En esta última, parece que Gray quisiera hacer sus “400 golpes” particular (los chicos no roban una máquina de escribir, pero sí un ordenador) y adopta la forma de relato de la infancia cuando esta ya da sus últimos estertores y los zarpazos de la vida nos obligan a hacernos adultos. Hay en este espléndido retrato de la nostalgia (situado en un barrio de Queens en los años 80 y, por tanto, en plena era Reegan, época en la que los EE.UU. cambió, inexorablemente, para siempre) algo más: Gray nos fotografía su particular manera de entender la familia como institución con códigos particulares en una América muy concreta que el director retrata a base de pequeños detalles que chisporrotean, de pronto, en escenas cotidianas que acaban sumando mucha honestidad dolorosa y un profundo retrato del sueño americano roto.
La mirada del niño protagonista está puesta en una familia que representa tanto el ayer como un nuevo hoy que olvidará sin remedio ese pasado que formó parte de la construcción de un país poderoso, pero tan falso como resbaladizo. Las mejores escenas de la película son las familiares o las conversaciones con el abuelo (el espléndido Anthony Hopkins); en ellas, Gray da rienda suelta a su memoria y, al mismo tiempo, nos retrata un país hipócrita, repleto de rencores y con valores morales más que discutibles. Esto último también se relata espléndidamente en las escenas del colegio privado donde matriculan al protagonista para que enmiende su conducta o en las escenas de los padres del niño, que forman una desmitificación aterradora de ese sueño americano. La crítica está servida y Gray nos la muestra sin aspavientos y con situaciones donde los afectos van calando poco a poco dejando poso profundo y una película extrañamente inolvidable (de esas que uno se ve pensándolas mucho tiempo después de haberlas visto).

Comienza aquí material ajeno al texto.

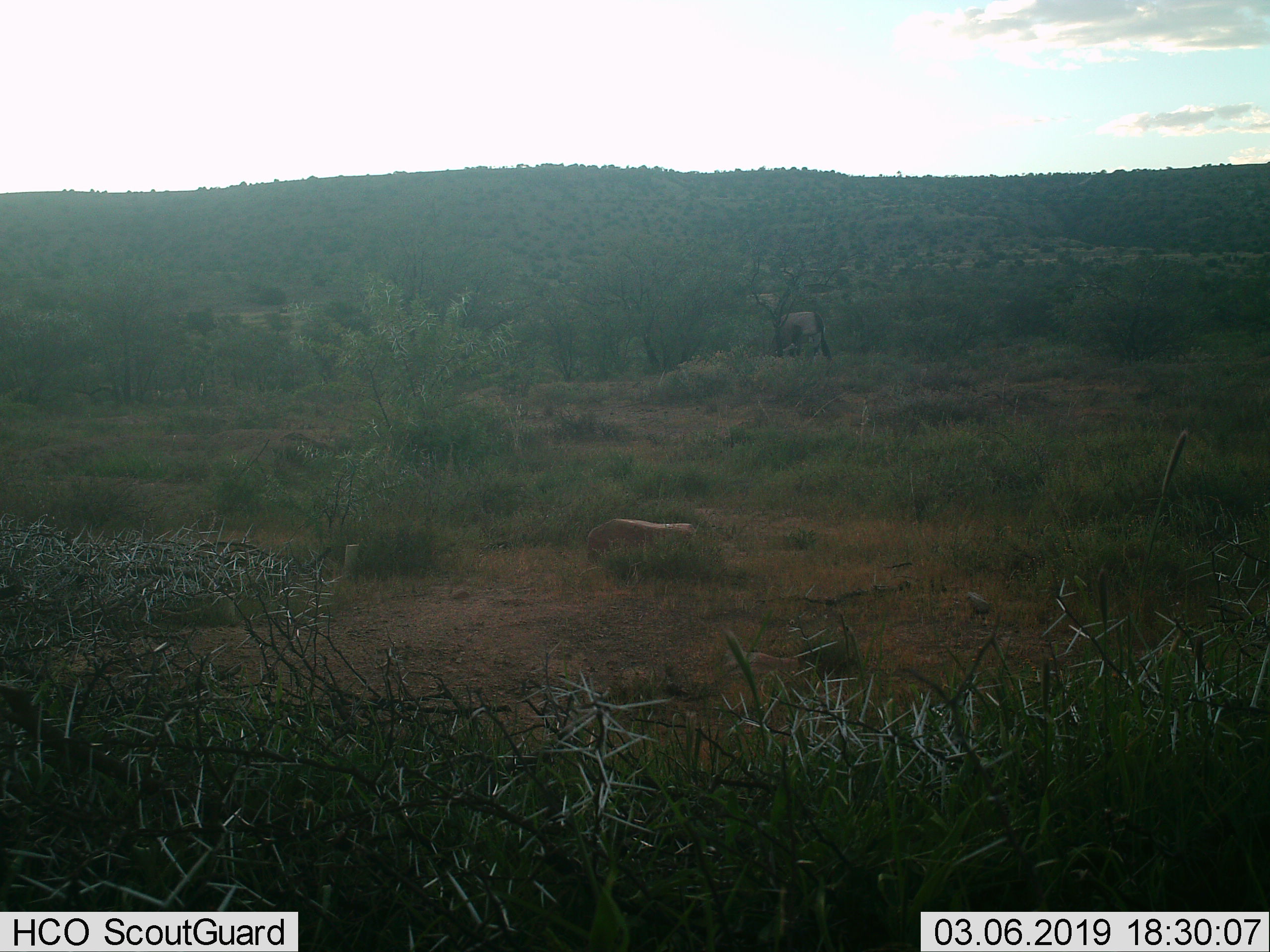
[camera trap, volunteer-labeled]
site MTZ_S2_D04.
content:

“ARMAGEDDON TIME” es cine grande y hermoso en el que la nostalgia y la tibieza expositiva acaban convirtiendo la película en una de esas que destilan aroma clásico por sus cuatro costados. Esto es cine adulto, sobrio y sutil. Una equilibrada propuesta que deja manar a un guion primorosamente escrito y mejor ejecutado. Y donde lo subterráneo acaba aflorando como sedimento y manantial temático de altura e importancia considerables.